SANTA CLARA, Calif. – Some more details of a design error in a companion chip to the Sandy Bridge processor – and the fix being implemented – have emerged in a conference call held by Intel with financial analysts to discuss the issue and the impact on Intel's revenues and margins.
The chip, known as Series 6 or Cougar Point, passed rigorous functional testing performed by both Intel and its OEMs but nonetheless there is a problem which can show up in a low percentage of chips, according to Steve Smith, vice president of PC client operation enabling, speaking on the call.
Smith said his best estimate was that a single-digit percentage of the chips, about 5 percent, have the potential to be affected over the typical 3-year life of a notebook computer. And the error would manifest itself with up to 4 of 6 serial-ATA channels being degraded in performance or failing altogether.

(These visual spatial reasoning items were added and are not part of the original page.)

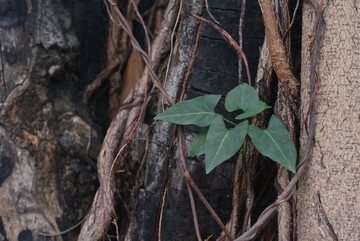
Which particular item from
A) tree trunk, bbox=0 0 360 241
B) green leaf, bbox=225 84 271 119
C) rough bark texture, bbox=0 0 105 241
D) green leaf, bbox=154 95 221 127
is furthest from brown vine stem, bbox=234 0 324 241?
rough bark texture, bbox=0 0 105 241

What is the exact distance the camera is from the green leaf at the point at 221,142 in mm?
1189

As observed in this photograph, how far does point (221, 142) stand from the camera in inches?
47.6

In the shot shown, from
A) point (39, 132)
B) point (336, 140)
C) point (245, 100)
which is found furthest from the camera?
point (39, 132)

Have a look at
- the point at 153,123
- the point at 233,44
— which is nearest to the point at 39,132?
the point at 153,123

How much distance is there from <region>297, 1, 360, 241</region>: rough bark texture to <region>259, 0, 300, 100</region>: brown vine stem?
86mm

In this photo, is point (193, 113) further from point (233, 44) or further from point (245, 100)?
point (233, 44)

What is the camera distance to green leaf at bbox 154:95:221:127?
1.28m

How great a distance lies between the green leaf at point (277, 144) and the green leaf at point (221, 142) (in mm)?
26

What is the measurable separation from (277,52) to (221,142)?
25cm

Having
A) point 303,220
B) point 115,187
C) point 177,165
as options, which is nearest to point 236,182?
point 177,165

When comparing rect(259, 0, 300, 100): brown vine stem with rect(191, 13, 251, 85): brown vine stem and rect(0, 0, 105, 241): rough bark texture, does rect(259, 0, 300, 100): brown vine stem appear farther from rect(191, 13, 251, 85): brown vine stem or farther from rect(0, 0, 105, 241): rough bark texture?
rect(0, 0, 105, 241): rough bark texture

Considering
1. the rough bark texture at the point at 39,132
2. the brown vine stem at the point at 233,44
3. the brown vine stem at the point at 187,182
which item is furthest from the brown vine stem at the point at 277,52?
the rough bark texture at the point at 39,132

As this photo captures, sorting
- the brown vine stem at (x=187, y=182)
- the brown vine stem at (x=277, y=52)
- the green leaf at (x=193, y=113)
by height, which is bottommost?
the brown vine stem at (x=187, y=182)

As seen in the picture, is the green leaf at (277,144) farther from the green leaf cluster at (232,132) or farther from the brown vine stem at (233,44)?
the brown vine stem at (233,44)
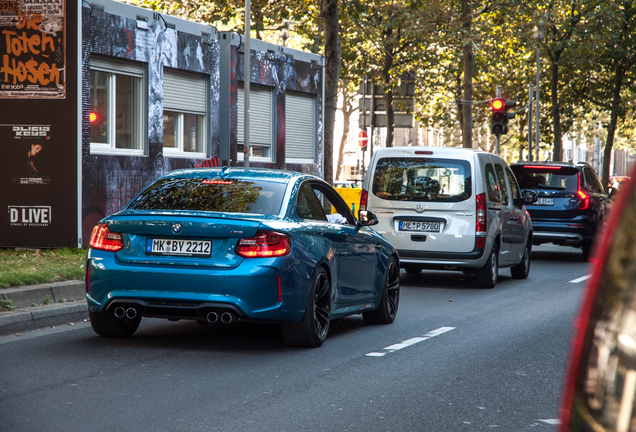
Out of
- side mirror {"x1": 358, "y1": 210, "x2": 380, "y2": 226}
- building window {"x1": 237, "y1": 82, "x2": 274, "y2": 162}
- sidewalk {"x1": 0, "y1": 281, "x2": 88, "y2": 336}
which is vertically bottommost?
sidewalk {"x1": 0, "y1": 281, "x2": 88, "y2": 336}

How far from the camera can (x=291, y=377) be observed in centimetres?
625

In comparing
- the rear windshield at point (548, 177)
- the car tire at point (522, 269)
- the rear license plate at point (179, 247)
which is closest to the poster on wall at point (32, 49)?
the car tire at point (522, 269)

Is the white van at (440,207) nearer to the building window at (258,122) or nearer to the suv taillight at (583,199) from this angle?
the suv taillight at (583,199)

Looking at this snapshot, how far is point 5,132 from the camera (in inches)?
551

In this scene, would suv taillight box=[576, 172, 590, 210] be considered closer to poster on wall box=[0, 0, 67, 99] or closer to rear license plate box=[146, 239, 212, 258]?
poster on wall box=[0, 0, 67, 99]

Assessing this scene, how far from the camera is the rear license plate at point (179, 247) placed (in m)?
6.91

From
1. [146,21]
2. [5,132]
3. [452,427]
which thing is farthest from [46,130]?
[452,427]

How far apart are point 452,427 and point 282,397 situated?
1130mm

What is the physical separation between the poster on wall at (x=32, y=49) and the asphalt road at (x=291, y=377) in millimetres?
6271

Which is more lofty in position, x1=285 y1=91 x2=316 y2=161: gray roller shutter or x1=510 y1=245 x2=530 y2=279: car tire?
x1=285 y1=91 x2=316 y2=161: gray roller shutter

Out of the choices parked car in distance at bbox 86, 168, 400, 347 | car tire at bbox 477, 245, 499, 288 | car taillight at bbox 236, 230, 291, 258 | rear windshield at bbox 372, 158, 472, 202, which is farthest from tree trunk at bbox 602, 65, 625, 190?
car taillight at bbox 236, 230, 291, 258

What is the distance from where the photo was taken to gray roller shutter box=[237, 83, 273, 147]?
20250mm

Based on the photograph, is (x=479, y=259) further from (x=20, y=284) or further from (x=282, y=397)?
(x=282, y=397)

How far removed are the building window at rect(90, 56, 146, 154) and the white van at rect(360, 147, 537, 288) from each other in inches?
205
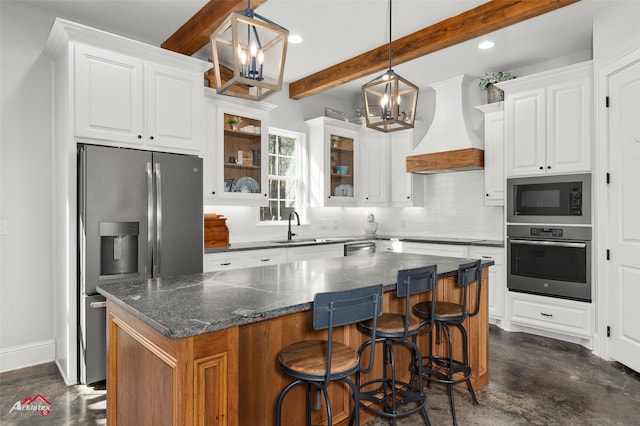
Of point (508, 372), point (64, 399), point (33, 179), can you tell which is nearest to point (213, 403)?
point (64, 399)

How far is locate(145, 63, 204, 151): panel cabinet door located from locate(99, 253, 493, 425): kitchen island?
1.56m

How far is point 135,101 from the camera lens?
3158 mm

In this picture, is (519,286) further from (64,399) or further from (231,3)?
(64,399)

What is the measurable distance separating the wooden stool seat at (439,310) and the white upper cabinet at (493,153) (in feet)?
7.81

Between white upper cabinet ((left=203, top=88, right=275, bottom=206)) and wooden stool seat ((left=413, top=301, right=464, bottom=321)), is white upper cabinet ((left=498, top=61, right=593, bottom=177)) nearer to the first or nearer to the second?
wooden stool seat ((left=413, top=301, right=464, bottom=321))

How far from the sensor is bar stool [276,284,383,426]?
5.25 ft

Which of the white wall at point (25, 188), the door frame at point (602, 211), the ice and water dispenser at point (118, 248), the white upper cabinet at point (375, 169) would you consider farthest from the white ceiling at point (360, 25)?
the ice and water dispenser at point (118, 248)

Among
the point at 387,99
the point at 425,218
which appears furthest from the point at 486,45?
the point at 425,218

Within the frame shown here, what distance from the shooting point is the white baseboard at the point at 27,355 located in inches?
123

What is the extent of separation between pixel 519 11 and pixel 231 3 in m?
2.28

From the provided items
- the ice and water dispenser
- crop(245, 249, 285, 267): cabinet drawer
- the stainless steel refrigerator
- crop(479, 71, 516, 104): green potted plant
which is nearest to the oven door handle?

Systems including the chips only started shipping to consumers on Jan. 9 and there are no known reported failures in the field. Nonetheless Intel has suspended shipments of the chip while it brings up a corrected design and will provide replacements and support to affected parties.
"The root cause is a design oversight, if you will, and all we needed to do was make a metal change to configure that circuit back to a robust operating mode. And it's on one of the later layers of metal so we actually can utilize all the chipset pipeline that has been there and is there in the fab right now," said Smith.
Because the chipset is built in a relatively mature 65-nm process, Smith said there is confidence that the corrected chip can ramp up production quickly.
The testing Intel did was not that good. I would argue Intel should do a much better job on their chip sets in general and that Intel management and marketing is now regretting their poor decision making. Intel's problem in this case is quite serious. Nobody is going to like potential data corruption on their hard drives. I am quite surprised Intel did not announce a full recall.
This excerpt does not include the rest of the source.